▶ **RECORDED DATA**:
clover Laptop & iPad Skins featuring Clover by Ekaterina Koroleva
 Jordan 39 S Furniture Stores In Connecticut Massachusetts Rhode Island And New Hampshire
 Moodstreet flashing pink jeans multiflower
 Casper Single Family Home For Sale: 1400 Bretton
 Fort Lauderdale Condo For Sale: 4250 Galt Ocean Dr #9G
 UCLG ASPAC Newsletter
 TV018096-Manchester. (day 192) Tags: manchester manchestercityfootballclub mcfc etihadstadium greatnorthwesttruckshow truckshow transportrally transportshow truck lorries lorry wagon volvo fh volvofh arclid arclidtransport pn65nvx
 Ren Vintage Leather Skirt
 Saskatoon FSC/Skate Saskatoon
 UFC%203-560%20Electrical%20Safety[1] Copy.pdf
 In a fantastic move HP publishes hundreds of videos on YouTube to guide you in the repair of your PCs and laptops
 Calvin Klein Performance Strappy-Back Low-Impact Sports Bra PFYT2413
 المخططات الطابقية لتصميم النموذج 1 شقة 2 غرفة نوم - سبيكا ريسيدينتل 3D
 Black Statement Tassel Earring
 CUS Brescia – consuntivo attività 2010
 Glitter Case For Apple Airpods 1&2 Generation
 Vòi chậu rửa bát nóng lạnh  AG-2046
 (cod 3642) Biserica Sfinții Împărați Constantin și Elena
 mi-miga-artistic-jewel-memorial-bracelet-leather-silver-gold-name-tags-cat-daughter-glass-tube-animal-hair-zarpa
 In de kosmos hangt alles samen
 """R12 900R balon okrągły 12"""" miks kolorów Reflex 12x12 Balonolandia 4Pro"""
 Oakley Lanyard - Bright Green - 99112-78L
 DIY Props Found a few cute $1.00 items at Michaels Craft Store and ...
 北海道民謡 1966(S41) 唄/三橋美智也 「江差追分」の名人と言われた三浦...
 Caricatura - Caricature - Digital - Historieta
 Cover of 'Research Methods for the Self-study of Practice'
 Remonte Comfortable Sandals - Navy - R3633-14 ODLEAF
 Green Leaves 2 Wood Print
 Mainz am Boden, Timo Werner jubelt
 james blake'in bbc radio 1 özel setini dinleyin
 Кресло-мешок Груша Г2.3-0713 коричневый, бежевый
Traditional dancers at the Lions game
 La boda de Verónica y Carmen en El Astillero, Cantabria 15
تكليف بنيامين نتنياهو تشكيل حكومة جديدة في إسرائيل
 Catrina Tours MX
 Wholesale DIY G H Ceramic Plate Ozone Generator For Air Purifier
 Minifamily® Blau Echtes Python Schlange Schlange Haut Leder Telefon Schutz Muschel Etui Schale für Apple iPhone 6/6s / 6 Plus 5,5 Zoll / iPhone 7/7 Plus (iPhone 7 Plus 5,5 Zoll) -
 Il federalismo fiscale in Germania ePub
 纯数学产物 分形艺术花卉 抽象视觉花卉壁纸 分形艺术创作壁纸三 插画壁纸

▶ **EXERCISE BRIEF**:
Report how many lines of the entries above contain the word "Apple", giving the number by itself.

▶ **EXERCISE OUTPUT**:
2